Então, porque é que ficaríamos entusiasmados com o facto de as empresas tecnológicas investirem milhares de milhões em novas formas de nos distrair do mundo quotidiano que nos dá ar para respirar, comida para comer e água para beber?
Ideias no estilo metaverso podem nos ajudar a organizar nossas sociedades de forma mais produtiva. Padrões e protocolos compartilhados que reúnem mundos virtuais díspares e realidades aumentadas em um metaverso único e aberto poderiam ajudar as pessoas a trabalharem juntas e reduzir a duplicação de esforços.
Na Coreia do Sul, por exemplo, uma “ aliança do metaverso ” está a trabalhar para persuadir as empresas e o governo a trabalharem juntos para desenvolver uma plataforma nacional aberta de RV. Uma grande parte disto consiste em encontrar formas de combinar smartphones, redes 5G, realidade aumentada, moedas virtuais e redes sociais para resolver problemas para a sociedade (e, mais cinicamente, obter lucros).
Alegações semelhantes de compartilhamento e colaboração foram feitas nos primeiros dias da Internet. Mas com o tempo, a promessa inicial foi posta de lado pelo domínio das grandes plataformas e do capitalismo de vigilância.

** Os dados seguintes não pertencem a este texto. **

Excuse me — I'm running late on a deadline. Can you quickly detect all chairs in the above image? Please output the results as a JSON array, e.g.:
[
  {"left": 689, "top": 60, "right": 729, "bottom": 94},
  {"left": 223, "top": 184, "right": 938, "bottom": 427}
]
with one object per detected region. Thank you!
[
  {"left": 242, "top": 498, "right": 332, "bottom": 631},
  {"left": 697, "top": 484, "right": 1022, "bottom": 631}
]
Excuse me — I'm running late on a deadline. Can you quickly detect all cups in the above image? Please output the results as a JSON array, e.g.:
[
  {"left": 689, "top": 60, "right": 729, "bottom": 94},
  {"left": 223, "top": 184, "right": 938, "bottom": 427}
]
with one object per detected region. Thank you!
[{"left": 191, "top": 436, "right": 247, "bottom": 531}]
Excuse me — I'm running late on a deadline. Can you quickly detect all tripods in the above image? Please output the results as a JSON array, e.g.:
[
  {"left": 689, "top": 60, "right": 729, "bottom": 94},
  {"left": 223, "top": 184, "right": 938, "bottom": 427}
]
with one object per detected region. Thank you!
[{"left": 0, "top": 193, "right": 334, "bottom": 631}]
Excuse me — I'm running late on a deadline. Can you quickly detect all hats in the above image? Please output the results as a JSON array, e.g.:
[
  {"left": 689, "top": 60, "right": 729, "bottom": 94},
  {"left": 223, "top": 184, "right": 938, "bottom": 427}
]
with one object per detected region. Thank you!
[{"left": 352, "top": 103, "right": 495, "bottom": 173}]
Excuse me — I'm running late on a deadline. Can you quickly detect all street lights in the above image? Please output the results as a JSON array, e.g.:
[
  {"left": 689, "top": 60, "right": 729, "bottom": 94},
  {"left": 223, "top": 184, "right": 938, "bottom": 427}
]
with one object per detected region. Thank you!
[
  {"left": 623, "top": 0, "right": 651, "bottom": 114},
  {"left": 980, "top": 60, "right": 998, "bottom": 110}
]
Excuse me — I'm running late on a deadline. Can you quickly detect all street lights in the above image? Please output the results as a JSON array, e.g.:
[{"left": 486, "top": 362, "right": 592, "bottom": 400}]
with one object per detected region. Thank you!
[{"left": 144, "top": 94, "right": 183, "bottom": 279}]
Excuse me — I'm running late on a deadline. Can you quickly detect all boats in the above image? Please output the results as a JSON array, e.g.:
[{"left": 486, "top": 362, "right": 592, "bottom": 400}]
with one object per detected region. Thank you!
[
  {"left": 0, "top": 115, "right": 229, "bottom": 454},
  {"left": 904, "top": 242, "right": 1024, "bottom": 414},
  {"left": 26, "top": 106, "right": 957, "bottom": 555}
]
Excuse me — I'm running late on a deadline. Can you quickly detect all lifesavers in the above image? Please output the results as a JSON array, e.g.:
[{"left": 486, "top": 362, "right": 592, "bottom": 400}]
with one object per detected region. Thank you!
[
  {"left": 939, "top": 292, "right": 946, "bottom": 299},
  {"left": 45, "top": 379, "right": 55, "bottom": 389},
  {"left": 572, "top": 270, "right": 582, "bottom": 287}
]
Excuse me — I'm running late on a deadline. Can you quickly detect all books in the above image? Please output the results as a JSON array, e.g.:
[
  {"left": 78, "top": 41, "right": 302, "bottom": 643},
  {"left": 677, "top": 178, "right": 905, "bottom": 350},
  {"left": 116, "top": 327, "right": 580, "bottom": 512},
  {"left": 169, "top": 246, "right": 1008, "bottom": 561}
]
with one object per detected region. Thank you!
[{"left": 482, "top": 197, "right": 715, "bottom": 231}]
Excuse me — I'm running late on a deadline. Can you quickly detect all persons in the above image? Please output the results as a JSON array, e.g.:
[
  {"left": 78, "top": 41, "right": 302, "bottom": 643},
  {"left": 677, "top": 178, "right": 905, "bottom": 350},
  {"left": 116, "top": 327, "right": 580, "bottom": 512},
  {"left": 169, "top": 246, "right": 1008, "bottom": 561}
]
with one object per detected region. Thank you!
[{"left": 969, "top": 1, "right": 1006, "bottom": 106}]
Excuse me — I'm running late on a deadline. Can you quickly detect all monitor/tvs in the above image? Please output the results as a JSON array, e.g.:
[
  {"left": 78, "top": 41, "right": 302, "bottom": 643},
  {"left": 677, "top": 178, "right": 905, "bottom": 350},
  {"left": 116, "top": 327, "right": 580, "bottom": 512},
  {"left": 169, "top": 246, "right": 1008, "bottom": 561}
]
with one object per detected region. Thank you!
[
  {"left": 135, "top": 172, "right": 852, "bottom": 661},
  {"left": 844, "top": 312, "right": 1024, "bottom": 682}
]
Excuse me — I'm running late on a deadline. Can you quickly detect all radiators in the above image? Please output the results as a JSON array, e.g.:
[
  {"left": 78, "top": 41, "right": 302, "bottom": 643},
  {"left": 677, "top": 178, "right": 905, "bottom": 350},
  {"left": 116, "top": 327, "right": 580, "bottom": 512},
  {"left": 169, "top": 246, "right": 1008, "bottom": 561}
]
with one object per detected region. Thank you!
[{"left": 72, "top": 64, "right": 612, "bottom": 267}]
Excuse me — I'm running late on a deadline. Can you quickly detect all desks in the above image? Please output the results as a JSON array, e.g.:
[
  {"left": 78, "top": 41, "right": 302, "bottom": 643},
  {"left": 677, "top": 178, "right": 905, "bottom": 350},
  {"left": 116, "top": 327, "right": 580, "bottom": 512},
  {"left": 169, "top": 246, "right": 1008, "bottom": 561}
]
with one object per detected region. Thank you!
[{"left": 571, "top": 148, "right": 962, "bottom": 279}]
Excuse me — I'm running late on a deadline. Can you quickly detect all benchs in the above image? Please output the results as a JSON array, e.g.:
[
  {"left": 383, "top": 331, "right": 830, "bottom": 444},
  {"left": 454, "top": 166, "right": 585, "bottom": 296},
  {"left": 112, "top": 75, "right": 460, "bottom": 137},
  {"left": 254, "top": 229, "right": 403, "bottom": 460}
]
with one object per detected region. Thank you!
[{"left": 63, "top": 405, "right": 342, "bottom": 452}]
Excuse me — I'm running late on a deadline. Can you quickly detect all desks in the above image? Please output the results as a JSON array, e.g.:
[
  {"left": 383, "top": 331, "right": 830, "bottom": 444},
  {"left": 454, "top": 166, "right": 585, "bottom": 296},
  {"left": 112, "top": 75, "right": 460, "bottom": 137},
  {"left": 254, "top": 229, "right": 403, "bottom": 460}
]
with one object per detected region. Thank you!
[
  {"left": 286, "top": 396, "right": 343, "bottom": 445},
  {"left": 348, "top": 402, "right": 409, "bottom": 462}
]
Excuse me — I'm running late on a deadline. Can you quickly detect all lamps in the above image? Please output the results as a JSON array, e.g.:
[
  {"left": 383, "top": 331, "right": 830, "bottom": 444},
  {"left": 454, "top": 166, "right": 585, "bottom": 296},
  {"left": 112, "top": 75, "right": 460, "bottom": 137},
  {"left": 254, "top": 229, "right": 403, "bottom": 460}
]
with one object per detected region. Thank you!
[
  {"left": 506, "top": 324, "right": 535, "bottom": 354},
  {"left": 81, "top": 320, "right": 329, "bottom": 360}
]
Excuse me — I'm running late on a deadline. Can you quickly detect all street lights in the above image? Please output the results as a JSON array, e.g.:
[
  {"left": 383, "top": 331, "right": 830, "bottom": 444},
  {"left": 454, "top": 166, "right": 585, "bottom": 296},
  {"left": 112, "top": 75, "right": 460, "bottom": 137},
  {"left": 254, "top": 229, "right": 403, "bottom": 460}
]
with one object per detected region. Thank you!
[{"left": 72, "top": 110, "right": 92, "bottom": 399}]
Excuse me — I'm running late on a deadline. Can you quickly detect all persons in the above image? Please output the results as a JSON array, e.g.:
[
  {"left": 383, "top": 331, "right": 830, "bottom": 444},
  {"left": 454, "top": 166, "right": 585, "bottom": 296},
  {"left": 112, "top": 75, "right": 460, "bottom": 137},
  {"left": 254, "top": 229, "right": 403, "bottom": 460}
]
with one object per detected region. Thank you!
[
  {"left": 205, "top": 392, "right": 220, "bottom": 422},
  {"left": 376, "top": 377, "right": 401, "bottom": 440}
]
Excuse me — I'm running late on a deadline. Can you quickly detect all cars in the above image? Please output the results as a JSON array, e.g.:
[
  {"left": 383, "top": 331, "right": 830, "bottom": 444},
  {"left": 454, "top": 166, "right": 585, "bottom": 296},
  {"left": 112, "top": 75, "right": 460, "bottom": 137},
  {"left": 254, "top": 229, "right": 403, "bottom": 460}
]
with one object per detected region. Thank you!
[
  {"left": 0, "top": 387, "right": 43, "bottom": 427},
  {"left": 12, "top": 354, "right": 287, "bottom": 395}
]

A Internet tem tido grande sucesso em conectar pessoas de todo o mundo umas às outras e funcionar como uma espécie de Biblioteca moderna de Alexandria para abrigar vastos estoques de conhecimento. No entanto, também aumentou a privatização dos espaços públicos, convidou a publicidade a entrar em todos os cantos das nossas vidas, amarrou-nos a um punhado de empresas gigantes mais poderosas do que muitos países e levou o mundo virtual a consumir o mundo físico através de danos ambientais .
Além do mundo único
Os problemas mais profundos do metaverso dizem respeito ao tipo de visão de mundo que ele representaria.
Numa visão de mundo, podemos pensar em nós mesmos como passageiros dentro de uma realidade singular que é como um recipiente para as nossas vidas. Essa visão é provavelmente familiar para a maioria dos leitores e também descreve o que você vê em algo como o Facebook: uma “plataforma” que existe independentemente de qualquer um de seus usuários.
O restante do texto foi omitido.